▸ Dataset records
START

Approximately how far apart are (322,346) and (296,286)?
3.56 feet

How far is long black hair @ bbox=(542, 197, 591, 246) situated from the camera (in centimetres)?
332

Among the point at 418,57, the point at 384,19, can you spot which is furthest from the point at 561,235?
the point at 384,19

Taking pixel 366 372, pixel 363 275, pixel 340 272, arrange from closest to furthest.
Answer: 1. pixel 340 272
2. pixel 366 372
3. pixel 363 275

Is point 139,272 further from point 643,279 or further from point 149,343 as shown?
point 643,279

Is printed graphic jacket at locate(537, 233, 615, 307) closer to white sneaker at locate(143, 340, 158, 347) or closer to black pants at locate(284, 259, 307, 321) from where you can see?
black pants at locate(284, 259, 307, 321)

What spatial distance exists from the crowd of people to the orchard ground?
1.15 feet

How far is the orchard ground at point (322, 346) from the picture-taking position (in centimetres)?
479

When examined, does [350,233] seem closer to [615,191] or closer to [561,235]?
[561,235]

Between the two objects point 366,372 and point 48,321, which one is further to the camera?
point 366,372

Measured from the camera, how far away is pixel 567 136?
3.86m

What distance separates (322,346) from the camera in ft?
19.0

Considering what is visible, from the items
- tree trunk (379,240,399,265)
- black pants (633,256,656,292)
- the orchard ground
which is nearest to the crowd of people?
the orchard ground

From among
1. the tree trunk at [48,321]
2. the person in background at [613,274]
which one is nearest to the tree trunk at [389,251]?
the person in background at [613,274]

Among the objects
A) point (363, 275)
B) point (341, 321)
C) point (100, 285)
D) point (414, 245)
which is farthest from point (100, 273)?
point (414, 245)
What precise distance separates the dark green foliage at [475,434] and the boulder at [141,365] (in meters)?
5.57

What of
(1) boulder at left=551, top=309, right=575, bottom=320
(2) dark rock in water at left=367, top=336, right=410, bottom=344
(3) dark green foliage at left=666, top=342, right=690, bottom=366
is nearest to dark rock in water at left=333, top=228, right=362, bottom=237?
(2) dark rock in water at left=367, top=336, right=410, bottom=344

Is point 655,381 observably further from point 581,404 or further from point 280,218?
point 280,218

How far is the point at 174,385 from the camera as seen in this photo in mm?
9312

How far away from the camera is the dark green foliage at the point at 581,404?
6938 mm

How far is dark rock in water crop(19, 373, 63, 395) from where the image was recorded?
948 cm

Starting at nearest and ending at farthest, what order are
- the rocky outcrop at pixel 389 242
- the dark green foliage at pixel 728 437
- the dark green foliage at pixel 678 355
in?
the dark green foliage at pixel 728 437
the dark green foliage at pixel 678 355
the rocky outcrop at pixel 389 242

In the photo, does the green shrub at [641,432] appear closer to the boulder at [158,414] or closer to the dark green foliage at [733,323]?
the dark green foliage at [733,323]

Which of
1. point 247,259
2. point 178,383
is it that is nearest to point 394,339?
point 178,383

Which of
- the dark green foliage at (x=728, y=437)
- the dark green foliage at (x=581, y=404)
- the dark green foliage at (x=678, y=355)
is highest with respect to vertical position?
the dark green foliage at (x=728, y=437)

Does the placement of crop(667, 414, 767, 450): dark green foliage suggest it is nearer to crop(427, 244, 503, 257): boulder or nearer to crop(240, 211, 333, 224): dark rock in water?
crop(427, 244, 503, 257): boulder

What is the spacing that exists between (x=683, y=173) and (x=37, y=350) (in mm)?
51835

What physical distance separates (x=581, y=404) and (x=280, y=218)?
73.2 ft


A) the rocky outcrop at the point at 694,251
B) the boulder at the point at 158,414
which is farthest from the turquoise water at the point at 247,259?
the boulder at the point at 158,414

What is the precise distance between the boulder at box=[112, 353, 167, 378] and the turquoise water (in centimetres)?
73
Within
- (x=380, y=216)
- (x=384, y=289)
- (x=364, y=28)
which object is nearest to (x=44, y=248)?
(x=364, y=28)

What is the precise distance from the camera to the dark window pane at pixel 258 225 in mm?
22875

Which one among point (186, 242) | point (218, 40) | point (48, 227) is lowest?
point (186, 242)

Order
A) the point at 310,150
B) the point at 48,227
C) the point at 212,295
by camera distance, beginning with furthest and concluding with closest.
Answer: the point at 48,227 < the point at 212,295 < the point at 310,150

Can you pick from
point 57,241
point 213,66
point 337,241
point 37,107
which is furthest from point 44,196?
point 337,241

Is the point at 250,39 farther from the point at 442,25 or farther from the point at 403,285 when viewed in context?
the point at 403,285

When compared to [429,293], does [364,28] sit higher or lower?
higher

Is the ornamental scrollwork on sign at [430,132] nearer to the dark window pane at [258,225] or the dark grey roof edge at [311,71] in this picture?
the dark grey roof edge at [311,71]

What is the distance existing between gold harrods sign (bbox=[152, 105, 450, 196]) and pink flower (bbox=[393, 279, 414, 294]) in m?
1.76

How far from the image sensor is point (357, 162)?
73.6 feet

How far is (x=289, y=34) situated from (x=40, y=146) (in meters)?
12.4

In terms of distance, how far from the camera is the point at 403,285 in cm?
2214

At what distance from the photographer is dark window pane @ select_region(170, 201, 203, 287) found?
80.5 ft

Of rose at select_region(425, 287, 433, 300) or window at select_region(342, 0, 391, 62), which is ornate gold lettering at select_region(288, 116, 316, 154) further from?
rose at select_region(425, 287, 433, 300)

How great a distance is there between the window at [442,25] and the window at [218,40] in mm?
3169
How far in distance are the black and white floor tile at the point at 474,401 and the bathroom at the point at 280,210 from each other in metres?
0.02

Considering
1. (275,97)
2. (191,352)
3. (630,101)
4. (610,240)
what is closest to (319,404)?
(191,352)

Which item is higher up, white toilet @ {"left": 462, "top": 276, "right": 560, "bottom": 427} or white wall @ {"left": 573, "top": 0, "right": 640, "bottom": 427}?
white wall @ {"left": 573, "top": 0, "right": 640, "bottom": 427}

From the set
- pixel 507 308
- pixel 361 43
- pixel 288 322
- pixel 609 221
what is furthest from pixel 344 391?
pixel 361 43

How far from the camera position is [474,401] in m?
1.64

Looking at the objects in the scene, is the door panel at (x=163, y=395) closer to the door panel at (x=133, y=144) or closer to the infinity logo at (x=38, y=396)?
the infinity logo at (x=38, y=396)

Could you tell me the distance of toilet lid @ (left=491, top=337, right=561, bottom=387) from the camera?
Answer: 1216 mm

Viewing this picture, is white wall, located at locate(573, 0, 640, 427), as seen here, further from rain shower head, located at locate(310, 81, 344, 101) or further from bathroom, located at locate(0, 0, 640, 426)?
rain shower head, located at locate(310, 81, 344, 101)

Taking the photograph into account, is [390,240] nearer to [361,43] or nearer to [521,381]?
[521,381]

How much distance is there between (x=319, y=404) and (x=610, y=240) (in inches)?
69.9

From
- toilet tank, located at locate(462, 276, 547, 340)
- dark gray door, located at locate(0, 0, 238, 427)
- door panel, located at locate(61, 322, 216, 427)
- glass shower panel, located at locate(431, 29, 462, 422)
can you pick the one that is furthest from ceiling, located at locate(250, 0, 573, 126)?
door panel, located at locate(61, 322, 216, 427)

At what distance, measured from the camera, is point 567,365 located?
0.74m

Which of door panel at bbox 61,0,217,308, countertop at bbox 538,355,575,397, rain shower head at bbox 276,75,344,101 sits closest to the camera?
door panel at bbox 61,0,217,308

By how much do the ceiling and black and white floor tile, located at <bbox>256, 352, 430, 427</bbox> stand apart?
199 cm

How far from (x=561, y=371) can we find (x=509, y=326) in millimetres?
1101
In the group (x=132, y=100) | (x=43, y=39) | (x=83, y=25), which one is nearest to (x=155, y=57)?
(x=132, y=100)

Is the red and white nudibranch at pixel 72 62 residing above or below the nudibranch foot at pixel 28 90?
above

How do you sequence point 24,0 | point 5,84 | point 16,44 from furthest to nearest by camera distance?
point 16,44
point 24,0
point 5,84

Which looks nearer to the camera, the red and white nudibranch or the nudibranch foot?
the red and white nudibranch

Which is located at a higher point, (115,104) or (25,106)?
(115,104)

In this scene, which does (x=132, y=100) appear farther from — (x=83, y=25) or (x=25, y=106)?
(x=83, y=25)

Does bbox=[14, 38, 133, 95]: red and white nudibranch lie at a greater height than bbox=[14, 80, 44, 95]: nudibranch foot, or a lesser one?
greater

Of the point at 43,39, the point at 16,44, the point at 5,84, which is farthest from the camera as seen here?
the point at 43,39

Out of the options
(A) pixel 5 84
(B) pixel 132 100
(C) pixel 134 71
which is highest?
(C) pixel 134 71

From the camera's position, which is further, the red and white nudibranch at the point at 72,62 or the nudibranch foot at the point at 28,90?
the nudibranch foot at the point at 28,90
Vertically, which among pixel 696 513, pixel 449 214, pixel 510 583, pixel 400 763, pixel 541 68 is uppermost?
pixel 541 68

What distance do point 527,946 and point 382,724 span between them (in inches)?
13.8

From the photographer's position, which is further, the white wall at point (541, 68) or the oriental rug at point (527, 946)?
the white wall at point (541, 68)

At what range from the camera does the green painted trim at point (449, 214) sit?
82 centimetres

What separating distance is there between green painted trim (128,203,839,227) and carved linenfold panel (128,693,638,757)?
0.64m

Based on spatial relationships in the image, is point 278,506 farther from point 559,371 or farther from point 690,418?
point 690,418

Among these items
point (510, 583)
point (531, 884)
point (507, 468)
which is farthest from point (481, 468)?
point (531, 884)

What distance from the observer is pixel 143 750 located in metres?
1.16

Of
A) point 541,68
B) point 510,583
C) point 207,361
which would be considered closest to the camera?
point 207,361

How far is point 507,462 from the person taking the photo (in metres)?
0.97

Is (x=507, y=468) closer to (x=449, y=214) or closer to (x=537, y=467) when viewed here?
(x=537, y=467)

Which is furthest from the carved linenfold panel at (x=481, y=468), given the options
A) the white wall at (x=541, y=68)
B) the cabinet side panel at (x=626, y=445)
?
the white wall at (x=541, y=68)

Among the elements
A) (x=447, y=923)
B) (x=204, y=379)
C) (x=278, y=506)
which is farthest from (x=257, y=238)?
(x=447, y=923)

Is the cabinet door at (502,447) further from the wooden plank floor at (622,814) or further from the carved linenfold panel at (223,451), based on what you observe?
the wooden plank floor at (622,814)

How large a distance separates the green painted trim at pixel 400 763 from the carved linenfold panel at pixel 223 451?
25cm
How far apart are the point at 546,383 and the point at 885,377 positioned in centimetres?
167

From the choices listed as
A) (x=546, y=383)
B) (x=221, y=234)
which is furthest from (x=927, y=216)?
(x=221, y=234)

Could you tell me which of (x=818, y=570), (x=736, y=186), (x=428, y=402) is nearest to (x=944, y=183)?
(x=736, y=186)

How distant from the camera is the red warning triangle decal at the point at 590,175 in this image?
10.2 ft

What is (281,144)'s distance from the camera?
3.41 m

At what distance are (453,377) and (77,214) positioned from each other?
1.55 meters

END

▸ Task objective
Reproduce verbatim the portion of the data that starts with the line containing "Does bbox=[14, 38, 133, 95]: red" and continues through the line containing "82 centimetres", including both of those lines.

▸ Output for this exercise
Does bbox=[14, 38, 133, 95]: red and white nudibranch lie at a greater height than bbox=[14, 80, 44, 95]: nudibranch foot, or a lesser one?
greater

Of the point at 43,39, the point at 16,44, the point at 5,84, which is farthest from the camera as seen here?
the point at 43,39

Out of the options
(A) pixel 5 84
(B) pixel 132 100
(C) pixel 134 71
which is highest?
(C) pixel 134 71

From the camera's position, which is further, the red and white nudibranch at the point at 72,62 or the nudibranch foot at the point at 28,90?
the nudibranch foot at the point at 28,90
Vertically, which among pixel 696 513, pixel 449 214, pixel 510 583, pixel 400 763, pixel 541 68 is uppermost?
pixel 541 68

What distance do point 527,946 and point 382,724 span between them (in inches)?
13.8

From the photographer's position, which is further, the white wall at point (541, 68) or the oriental rug at point (527, 946)?
the white wall at point (541, 68)

At what range from the camera does the green painted trim at point (449, 214) sit?
82 centimetres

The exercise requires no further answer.